=== Task to complete ===
Reproduce the line containing "Is point (23, 443)" exactly, along with each line after it through the end of the data; pictures are left out.

=== Data for the task ===
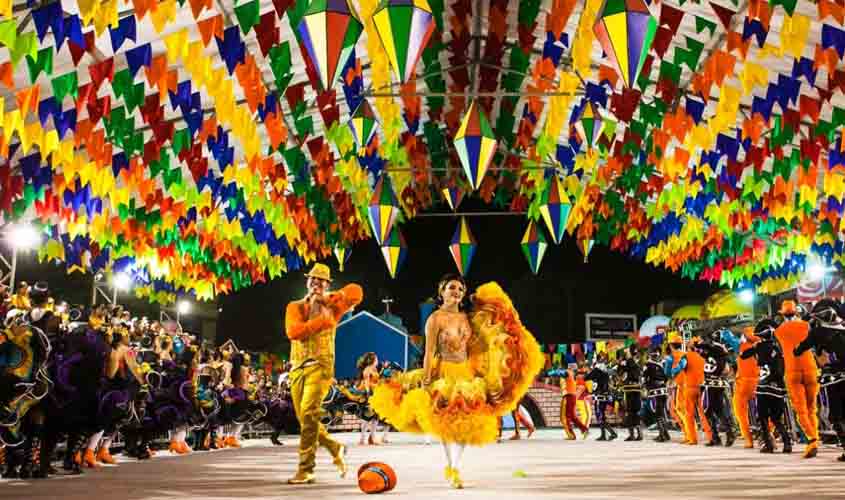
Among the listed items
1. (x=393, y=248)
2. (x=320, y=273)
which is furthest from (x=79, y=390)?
(x=393, y=248)

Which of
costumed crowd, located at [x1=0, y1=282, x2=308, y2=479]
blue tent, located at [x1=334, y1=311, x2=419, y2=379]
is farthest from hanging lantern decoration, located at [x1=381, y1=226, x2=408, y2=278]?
blue tent, located at [x1=334, y1=311, x2=419, y2=379]

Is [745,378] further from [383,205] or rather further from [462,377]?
[462,377]

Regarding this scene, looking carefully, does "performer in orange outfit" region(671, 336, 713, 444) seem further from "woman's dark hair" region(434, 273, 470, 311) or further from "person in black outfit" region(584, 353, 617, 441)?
"woman's dark hair" region(434, 273, 470, 311)

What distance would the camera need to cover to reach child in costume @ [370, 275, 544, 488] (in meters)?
4.73

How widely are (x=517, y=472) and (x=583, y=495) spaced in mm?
1538

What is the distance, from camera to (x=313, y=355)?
5.23 m

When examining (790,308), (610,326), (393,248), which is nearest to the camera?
(790,308)

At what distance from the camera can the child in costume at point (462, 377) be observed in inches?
186

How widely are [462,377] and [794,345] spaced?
4562 millimetres

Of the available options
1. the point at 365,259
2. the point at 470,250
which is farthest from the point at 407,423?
the point at 365,259

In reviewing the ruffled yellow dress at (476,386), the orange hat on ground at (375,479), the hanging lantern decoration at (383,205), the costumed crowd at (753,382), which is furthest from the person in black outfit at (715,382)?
the orange hat on ground at (375,479)

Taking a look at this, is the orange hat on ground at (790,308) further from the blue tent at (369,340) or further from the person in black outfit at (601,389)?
the blue tent at (369,340)

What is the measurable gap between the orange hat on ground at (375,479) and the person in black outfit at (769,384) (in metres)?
5.54

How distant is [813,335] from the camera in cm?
713
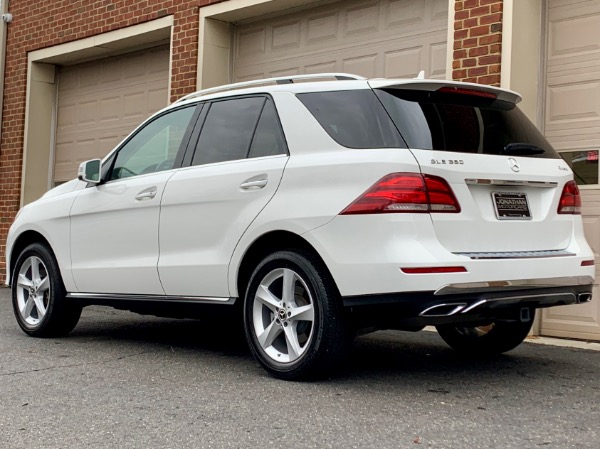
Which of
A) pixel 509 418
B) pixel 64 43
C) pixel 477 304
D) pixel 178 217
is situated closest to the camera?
pixel 509 418

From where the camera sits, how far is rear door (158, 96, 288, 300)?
5.00 metres

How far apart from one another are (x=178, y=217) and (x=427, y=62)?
3.89 meters

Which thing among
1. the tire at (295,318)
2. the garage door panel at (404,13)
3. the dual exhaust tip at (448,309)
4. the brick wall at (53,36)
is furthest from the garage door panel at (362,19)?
the dual exhaust tip at (448,309)

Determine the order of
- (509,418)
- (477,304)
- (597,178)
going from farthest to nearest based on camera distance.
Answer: (597,178), (477,304), (509,418)

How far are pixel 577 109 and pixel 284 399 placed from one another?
14.0ft

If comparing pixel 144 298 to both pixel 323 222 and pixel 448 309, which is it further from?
pixel 448 309

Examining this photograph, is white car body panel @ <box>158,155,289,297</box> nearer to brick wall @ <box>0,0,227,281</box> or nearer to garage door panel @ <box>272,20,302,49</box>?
garage door panel @ <box>272,20,302,49</box>

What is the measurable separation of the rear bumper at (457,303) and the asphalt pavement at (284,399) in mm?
427

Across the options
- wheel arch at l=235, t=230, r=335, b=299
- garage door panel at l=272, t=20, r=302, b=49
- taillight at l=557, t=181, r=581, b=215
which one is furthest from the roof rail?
garage door panel at l=272, t=20, r=302, b=49

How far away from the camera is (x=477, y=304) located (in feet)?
13.9

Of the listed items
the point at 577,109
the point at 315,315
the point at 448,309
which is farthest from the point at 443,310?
the point at 577,109

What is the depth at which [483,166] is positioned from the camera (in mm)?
4504

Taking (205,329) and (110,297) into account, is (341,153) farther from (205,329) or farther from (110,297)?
(205,329)

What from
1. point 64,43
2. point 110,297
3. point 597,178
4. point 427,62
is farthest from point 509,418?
point 64,43
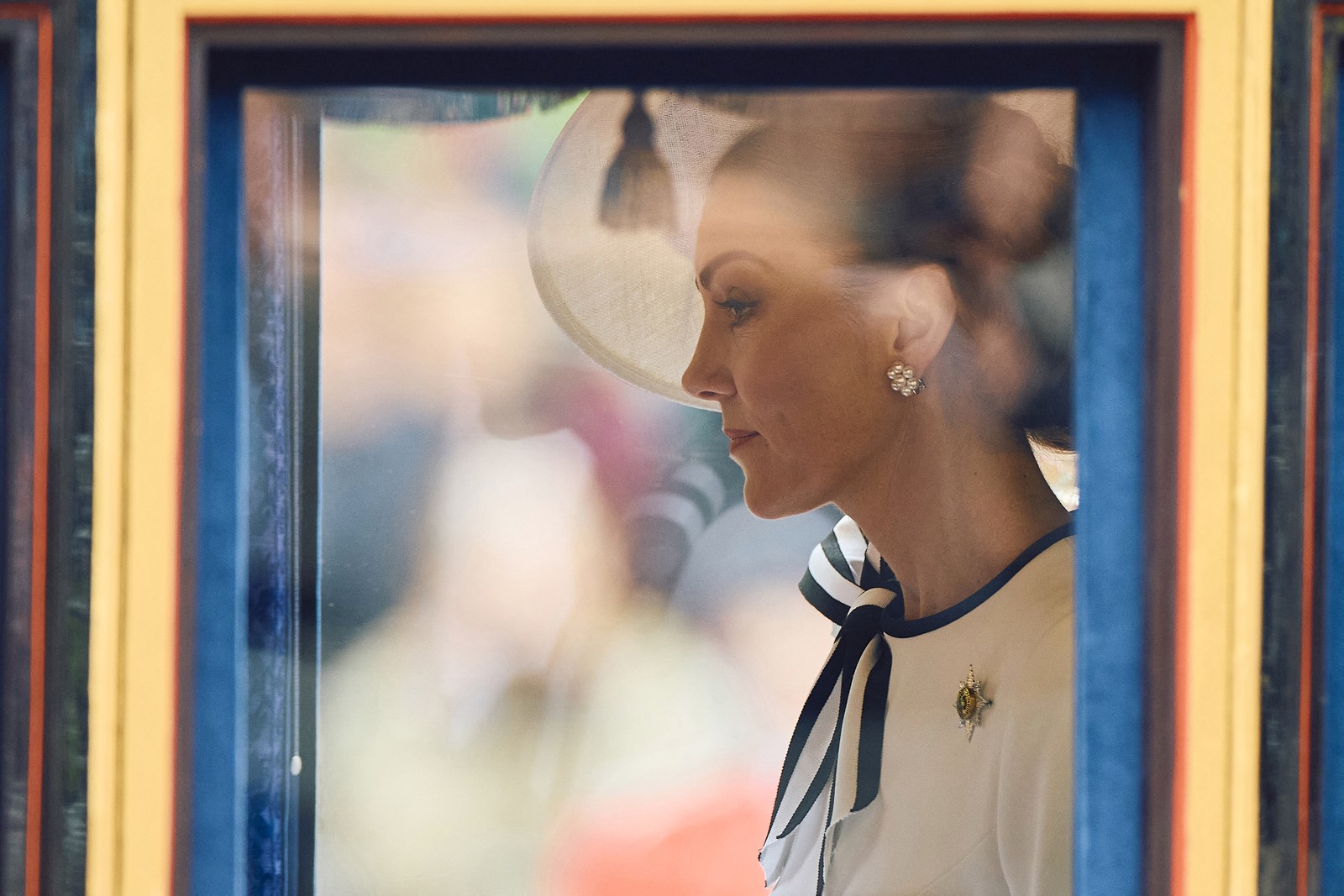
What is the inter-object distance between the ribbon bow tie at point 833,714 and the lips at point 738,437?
16 cm

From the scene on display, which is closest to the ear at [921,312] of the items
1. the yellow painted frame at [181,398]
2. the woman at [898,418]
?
the woman at [898,418]

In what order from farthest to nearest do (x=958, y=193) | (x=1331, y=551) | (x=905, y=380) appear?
(x=905, y=380)
(x=958, y=193)
(x=1331, y=551)

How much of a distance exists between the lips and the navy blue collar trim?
0.28 metres

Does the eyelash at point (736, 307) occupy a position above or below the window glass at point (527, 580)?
above

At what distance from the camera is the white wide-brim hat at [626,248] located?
1.46 meters

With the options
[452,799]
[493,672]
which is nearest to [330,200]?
[493,672]

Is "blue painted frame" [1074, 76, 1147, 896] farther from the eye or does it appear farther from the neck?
the eye

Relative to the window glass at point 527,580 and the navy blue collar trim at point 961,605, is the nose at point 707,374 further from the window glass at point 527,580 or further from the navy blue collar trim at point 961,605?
the navy blue collar trim at point 961,605

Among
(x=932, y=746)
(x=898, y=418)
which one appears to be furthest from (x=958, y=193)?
(x=932, y=746)

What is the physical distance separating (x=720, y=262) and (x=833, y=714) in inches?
23.7

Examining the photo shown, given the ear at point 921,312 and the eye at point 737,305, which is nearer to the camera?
the ear at point 921,312

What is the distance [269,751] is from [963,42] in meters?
1.24

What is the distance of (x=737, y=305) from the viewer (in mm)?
1599

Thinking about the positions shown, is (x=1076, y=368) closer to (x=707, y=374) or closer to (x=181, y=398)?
(x=707, y=374)
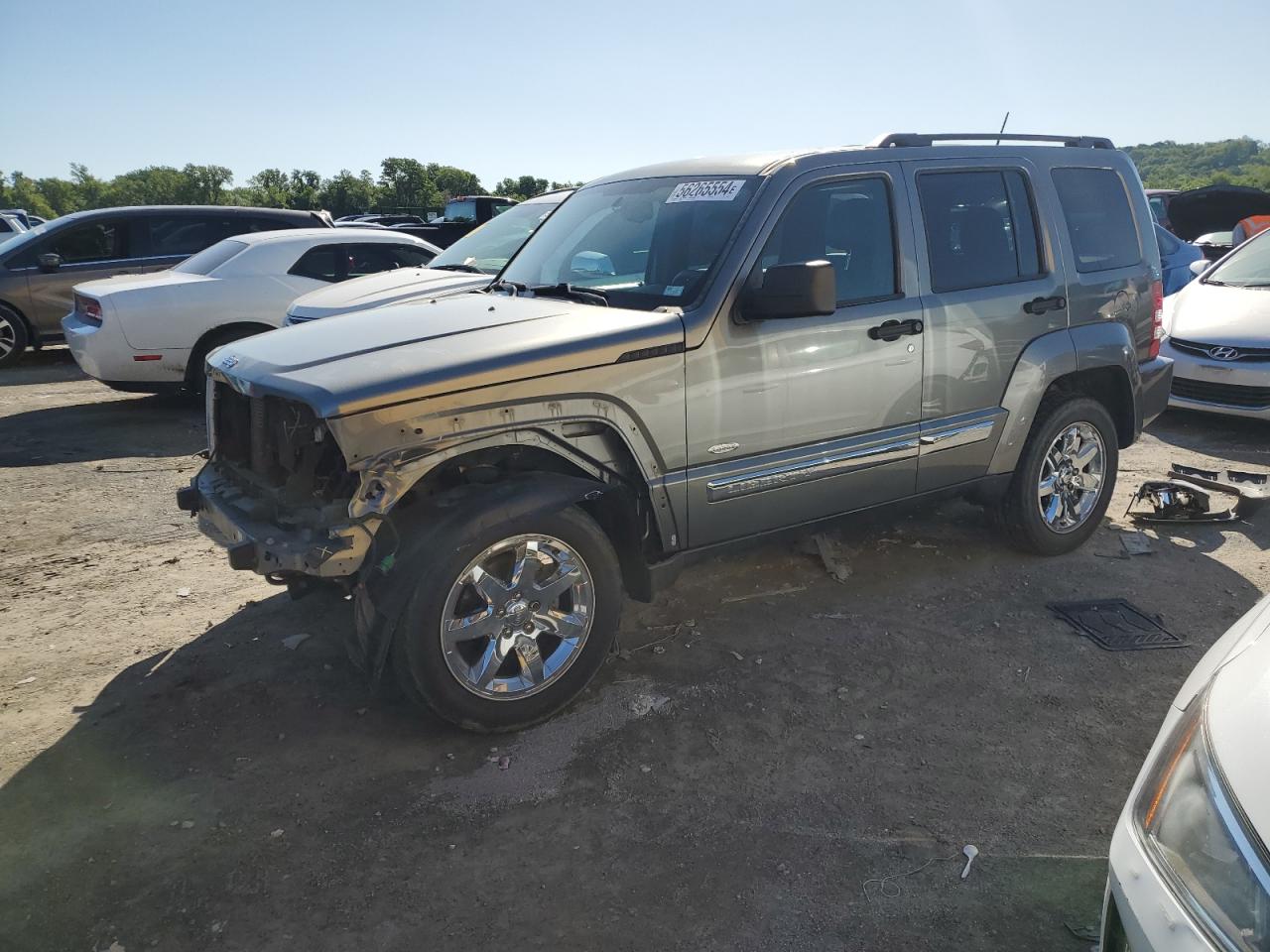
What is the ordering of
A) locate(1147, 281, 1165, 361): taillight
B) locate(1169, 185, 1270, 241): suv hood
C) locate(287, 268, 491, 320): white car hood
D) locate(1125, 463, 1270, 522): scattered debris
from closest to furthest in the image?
locate(1147, 281, 1165, 361): taillight < locate(1125, 463, 1270, 522): scattered debris < locate(287, 268, 491, 320): white car hood < locate(1169, 185, 1270, 241): suv hood

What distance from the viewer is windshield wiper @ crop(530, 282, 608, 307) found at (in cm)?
396

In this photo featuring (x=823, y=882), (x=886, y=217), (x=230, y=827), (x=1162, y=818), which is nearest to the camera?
(x=1162, y=818)

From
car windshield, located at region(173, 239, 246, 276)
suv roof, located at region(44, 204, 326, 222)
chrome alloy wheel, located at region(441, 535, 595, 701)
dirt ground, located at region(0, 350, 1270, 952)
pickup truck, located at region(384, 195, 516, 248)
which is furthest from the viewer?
pickup truck, located at region(384, 195, 516, 248)

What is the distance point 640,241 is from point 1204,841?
3.20 m

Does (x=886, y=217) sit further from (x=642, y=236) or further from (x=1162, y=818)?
(x=1162, y=818)

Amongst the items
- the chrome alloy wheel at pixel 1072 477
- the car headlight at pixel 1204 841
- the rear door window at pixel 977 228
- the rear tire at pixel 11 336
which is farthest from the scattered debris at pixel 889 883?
the rear tire at pixel 11 336

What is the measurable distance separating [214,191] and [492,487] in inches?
3945

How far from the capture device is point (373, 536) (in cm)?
317

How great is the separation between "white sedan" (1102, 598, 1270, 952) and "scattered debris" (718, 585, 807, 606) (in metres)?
2.67

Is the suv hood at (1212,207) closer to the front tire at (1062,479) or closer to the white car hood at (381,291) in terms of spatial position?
the front tire at (1062,479)

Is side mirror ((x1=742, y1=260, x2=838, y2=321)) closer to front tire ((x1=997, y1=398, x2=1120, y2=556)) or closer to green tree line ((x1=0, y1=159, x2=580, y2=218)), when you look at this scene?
front tire ((x1=997, y1=398, x2=1120, y2=556))

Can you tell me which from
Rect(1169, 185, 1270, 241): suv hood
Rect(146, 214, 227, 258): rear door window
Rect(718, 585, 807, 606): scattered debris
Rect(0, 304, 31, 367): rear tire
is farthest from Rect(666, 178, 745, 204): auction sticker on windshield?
Rect(1169, 185, 1270, 241): suv hood

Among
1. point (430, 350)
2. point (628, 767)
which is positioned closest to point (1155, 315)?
point (628, 767)

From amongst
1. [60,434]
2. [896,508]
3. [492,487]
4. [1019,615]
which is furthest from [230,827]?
[60,434]
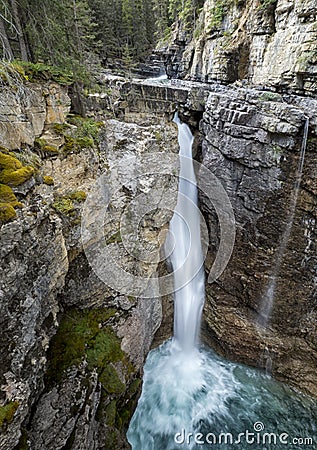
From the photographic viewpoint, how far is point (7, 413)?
12.6 feet

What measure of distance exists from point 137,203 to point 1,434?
232 inches

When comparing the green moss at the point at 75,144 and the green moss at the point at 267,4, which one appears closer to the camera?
the green moss at the point at 75,144

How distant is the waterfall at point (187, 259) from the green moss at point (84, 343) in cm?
413

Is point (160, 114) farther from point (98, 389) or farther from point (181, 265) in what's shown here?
point (98, 389)

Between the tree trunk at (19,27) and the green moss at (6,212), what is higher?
the tree trunk at (19,27)

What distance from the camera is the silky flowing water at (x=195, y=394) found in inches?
305

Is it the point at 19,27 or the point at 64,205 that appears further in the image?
the point at 19,27

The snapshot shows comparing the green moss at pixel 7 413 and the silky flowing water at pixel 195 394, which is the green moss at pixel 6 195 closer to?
the green moss at pixel 7 413

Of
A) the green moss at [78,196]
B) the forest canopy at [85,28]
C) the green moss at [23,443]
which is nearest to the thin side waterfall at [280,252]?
the green moss at [78,196]

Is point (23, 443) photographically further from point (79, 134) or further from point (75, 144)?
point (79, 134)

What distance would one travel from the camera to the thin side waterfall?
25.9 feet

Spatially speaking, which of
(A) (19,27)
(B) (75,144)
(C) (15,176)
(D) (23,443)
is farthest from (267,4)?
(D) (23,443)

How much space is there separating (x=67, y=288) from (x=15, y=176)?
310cm
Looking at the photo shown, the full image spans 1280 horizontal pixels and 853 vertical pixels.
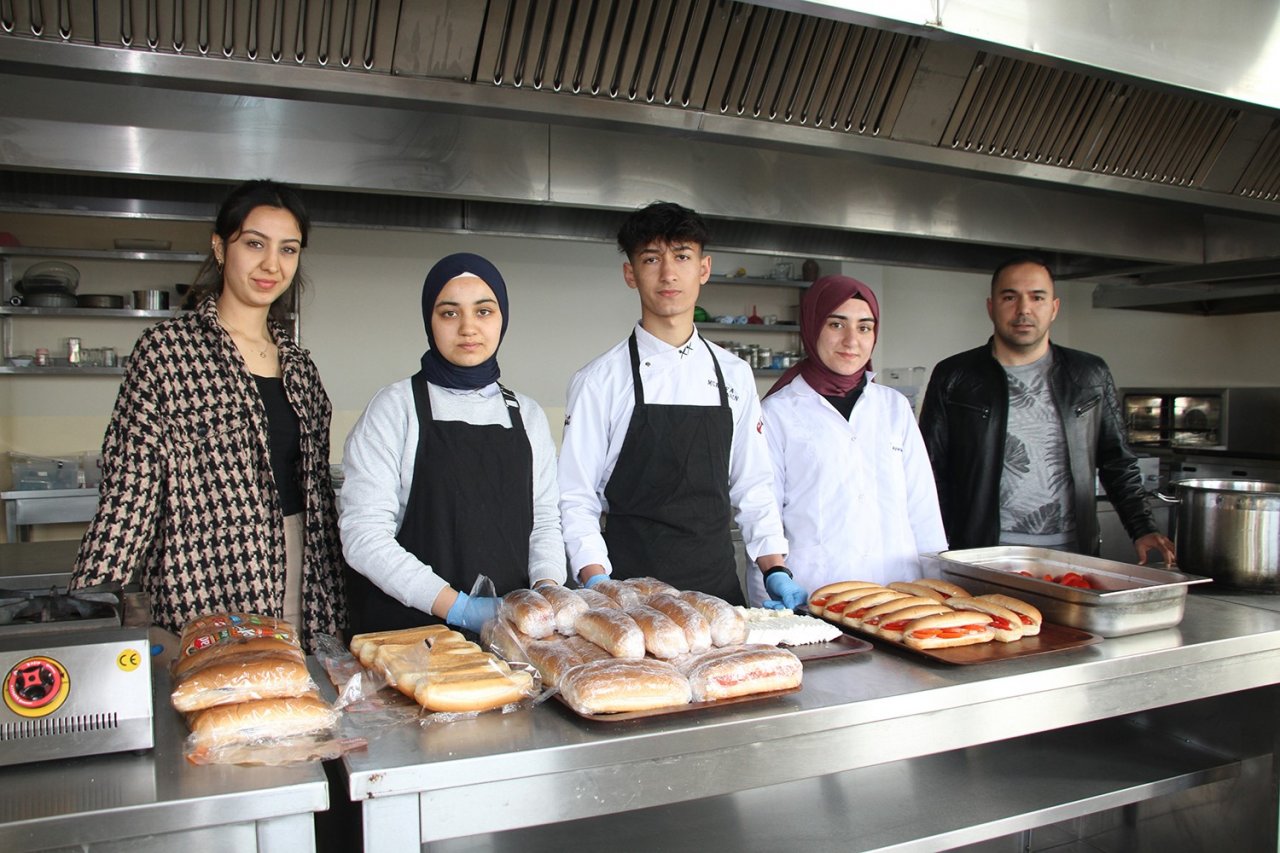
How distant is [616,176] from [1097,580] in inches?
86.4

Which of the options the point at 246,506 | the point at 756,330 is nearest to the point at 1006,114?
the point at 246,506

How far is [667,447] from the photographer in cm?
237

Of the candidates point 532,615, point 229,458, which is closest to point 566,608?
point 532,615

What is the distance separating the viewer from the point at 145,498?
1.92 metres

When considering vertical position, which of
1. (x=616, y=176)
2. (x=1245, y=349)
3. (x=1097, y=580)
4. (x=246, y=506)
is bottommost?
(x=1097, y=580)

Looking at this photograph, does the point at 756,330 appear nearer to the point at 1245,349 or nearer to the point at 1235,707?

=== Expected answer ===
Is point (23, 443) photographically further from point (79, 134) or further from point (75, 144)?
point (79, 134)

What distance would one travel from the camera to the thin side waterfall?
25.9 feet

Spatially speaking, which of
(A) (19,27)
(B) (75,144)
(C) (15,176)
(D) (23,443)
is farthest from (267,4)?
(D) (23,443)

How much space is there separating (x=67, y=288) from (x=15, y=176)?
310cm
Looking at the photo shown, the full image spans 1280 horizontal pixels and 853 vertical pixels.
How distant is [616,176] from [1097,580] in inches?
86.4

Which of the options the point at 246,506 | the point at 756,330 is nearest to the point at 1006,114?
the point at 246,506

How far is [667,447] from the photographer in cm?
237

Of the candidates point 532,615, point 229,458, which is closest to point 566,608?
point 532,615

What is the distance separating the viewer from the point at 145,498?
1.92 metres

When considering vertical position, which of
1. (x=616, y=176)
2. (x=1245, y=349)
3. (x=1097, y=580)
4. (x=246, y=506)
is bottommost?
(x=1097, y=580)

Looking at this photograph, does the point at 756,330 appear nearer to the point at 1245,349 or nearer to the point at 1235,707?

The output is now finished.